A Rádio Haroldo de Andrade foi uma emissora de rádio brasileira da cidade do Rio de Janeiro. Ocupava o dial 1060 kHz em AM.

História[editar | editar código-fonte]

Inaugurada no dia 7 de novembro de 2005 pelo tradicional radialista e comunicador Haroldo de Andrade, a Rádio Haroldo de Andrade era transmitida para todo o público fluminense pela frequência 1060 AM, no lugar da antiga Rádio Mauá.

Além do próprio Haroldo, a estação contava com nomes como Áureo Ameno, Manhoso e Mário Esteves. Por ela já passaram também nomes como o humorista Maurício Menezes e a apresentadora, atriz e deputada Cidinha Campos, esta última tendo saído da emissora em condições polêmicas. Os filhos de Haroldo, Wilson Andrade e Haroldo Júnior, também comandaram atrações na estação.

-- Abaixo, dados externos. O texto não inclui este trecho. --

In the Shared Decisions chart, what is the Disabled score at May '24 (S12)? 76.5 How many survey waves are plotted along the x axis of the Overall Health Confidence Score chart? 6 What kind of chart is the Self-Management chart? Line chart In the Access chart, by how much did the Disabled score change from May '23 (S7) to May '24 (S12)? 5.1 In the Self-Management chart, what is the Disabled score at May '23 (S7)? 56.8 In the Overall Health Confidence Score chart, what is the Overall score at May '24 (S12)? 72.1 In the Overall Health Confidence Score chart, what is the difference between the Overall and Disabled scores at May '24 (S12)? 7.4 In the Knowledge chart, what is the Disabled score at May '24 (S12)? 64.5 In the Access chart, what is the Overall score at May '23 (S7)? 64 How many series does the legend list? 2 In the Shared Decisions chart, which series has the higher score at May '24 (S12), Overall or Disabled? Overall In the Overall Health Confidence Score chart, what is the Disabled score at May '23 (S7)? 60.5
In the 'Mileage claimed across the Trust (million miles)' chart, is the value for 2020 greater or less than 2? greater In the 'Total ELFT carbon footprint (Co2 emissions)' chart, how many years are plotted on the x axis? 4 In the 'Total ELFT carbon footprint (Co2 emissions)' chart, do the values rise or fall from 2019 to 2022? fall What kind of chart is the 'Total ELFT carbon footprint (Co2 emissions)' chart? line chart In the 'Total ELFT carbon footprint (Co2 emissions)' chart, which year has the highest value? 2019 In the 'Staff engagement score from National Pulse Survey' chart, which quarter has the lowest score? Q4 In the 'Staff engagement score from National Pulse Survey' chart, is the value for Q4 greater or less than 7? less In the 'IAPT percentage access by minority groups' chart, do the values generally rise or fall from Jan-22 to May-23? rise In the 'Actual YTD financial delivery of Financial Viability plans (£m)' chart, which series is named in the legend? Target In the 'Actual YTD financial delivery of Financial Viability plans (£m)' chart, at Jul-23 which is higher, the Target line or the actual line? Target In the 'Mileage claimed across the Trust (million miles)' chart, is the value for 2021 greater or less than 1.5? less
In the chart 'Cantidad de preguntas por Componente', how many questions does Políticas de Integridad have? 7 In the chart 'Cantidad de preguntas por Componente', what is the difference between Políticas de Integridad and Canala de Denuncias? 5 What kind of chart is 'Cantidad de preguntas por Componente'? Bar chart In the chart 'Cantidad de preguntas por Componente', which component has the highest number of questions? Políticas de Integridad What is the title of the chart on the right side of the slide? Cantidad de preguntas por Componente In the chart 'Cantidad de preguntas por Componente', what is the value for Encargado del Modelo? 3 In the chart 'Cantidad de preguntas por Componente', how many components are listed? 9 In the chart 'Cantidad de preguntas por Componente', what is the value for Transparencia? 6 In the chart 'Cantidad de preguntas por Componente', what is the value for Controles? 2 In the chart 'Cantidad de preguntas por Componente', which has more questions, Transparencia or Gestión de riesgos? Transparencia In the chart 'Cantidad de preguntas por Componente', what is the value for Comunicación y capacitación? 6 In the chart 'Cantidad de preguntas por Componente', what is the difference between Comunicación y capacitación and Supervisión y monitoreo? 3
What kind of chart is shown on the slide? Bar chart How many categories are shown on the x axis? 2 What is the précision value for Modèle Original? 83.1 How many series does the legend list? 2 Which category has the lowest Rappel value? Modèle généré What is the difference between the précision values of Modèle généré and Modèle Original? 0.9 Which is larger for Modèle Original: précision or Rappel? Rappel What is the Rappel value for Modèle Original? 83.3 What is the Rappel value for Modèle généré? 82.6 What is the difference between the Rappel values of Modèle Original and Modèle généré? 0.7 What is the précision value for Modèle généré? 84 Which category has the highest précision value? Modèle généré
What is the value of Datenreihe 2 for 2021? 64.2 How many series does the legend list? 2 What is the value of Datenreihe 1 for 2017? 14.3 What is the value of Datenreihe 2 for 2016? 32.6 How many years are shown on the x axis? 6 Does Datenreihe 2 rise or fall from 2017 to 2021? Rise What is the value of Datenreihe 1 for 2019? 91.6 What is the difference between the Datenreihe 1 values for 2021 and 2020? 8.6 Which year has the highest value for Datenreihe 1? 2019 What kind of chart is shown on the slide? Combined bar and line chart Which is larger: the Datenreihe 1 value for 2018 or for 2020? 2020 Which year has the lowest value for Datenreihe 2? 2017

A programação da emissora contou com nomes tradicionais do rádio brasileiro misturados com jovens promessas, como Alex de Souza, lançado pelo próprio Haroldo de Andrade, e que comandou o "Madrugada a 1060", Victor Grinbaum, à frente do "Vibração a 1060", e Sheyene de Carvalho. O destaque religioso dos 1060 AM ficou por conta de Frei Neylor Tonin. A rádio contou ainda com a competência do regente e compositor João Roberto Kelly, que apresentava o programa "Parece Que Foi Ontem", com destaque para as composições de outrora.

Haroldo de Andrade, criador da rádio, faleceu aos 73 anos em 1º de março de 2008 e um mês depois de sua morte a programação da rádio foi suspensa. A emissora dispensou todo a sua parte administrativa, técnica e seus comunicadores. No dia 5 de maio de 2008 a emissora foi extinta e passou a ser a filial carioca da Rádio Canção Nova, integrando a Rede Canção Nova de Rádio, com sede em Cachoeira Paulista, no Interior do Estado de São Paulo, pertencente a Comunidade Católica Canção Nova, liderada pelo Monsenhor Jonas Abib.